В «сельской, однако жеприятной местности» (о парижанин, пишущий для парижан!) пастушки и Зефиры выражают свой восторг пением и танцами:
«Настал желанный миг – Людовик с нами вновь,
С собой он к нам вернул утехи и любовь.
Пускай смертельный страх вас больше не тревожит;
Величием он покорил весь свет;
Теперь оружье сложит:
Врагов уж больше нет».
Офицеры его величества несколько иного мнения: «Этот лжехрабрец, – говорит граф де Гиш, – заставлял нас всякий день рисковать головой, а себя ни разу не отважился подставить под мушкетный выстрел».
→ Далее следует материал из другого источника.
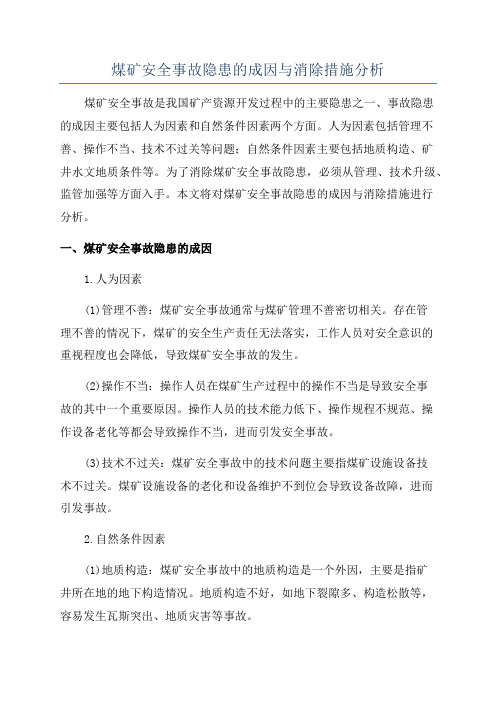 煤矿安全事故隐患的成因与消除措施分析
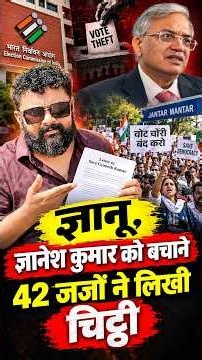 ज्ञानू को बचाने 42 जजों की चिट्ठी 😱|#shorts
А маркиз де Ла Фар, рассказывая о том, какие меры предосторожности для своей августейшей особы принял Людовик XIV при переправе через Рейн, пишет: «Это производило дурное впечатление среди людей (безумцев, если хотите), которые известны тем, что не только не боятся, но сами ищут опасностей. Я знаю, что доблесть короля не в том состоит; но когда он желает вести других в сражение, то не должен открыто от него уклоняться, в особенности если играет в воина и героя».
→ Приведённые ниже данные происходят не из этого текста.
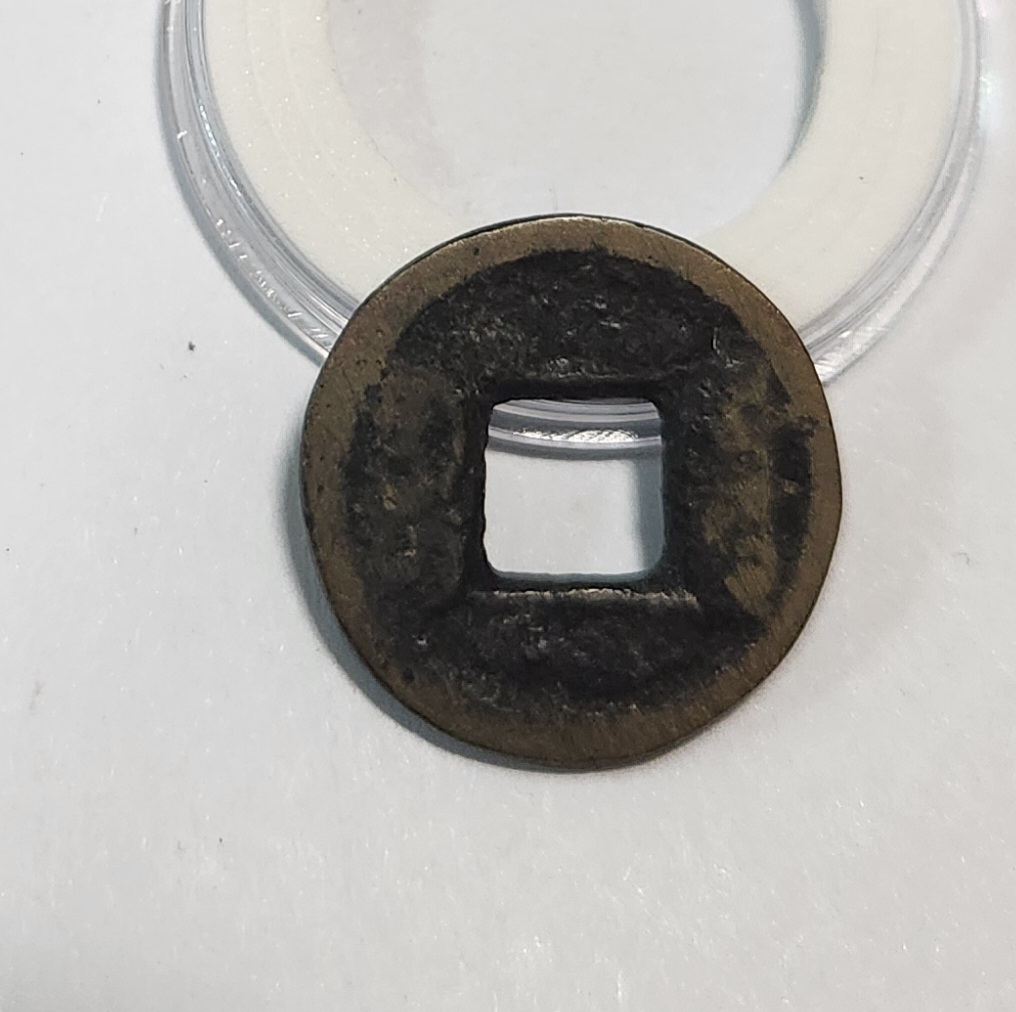 도광통보 활연전1점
Пусть так, но в театре мы не на берегах Рейна и не в лагере под Утрехтом. Здесь ничто не мешает пастушкам и пастушкам восхвалять эти мнимые подвиги:
«Чтоб воспевать дела отваги беспримерной,
Судьба еще певца не создала;
Нет слов, чтоб описать монарха образ верно,
Молчанье – лучшая хвала,
Которой ждут его дела».
Увы! Молчанье лучше плохих стихов: сколько тут повторений, какая скудость образов и мыслей! Пролог кончается неизбежными в таких случаях словами:
«Людовик выше всех, кто троны украшает.
Блажен, кто посвятить всю жизнь ему сумел!»
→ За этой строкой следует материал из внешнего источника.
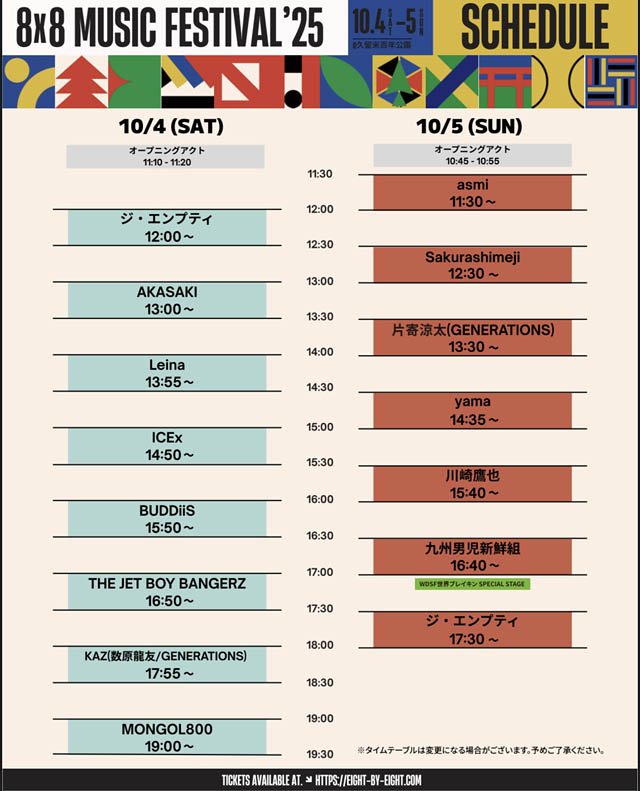 久留米市百年公園「8×8 MUSICFESTIVAL2025」タイムテーブルを発表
Но толку от этого раболепства не много. Великому королю Мольер не то что надоел, нет, он не вовсе лишается королевского расположения; но отныне ему предпочитают Люлли. Его победоносному величеству нечего делать с чахоточным. По этикету в Версале каждый пышет здоровьем; природная бледность прикрывается слоем краски; никто не имеет права болеть или уставать, когда король себя чувствует отлично. Худоба Мольера, землистый цвет лица, внезапные приступы кашля просто неприличны. А Люлли, на свое счастье, толст и румян, смешлив и весел и всегда готов позабавить короля: его муза столь же плодовита, сколь непритязательна. Он хочет отомстить Мольеру за то, что тот заказал музыку для интермедии Марку-Антуану Шарпантье. Почти не вызывает сомнений, что это Люлли, путем всяческих интриг, злоупотребляя милостью короли, устроил так, чтобы «Мнимый больной» не был показан при дворе Пьеса будет поставлена в Пале-Рояле, раз король не выразил желания ее посмотреть. Это только один из эпизодов в борьбе Люлли с Мольером, но он выразительно подчеркивает мелочность музыканта: ведь все окружающие Мольера знают, что жить ему осталось недолго, и тревожатся за него.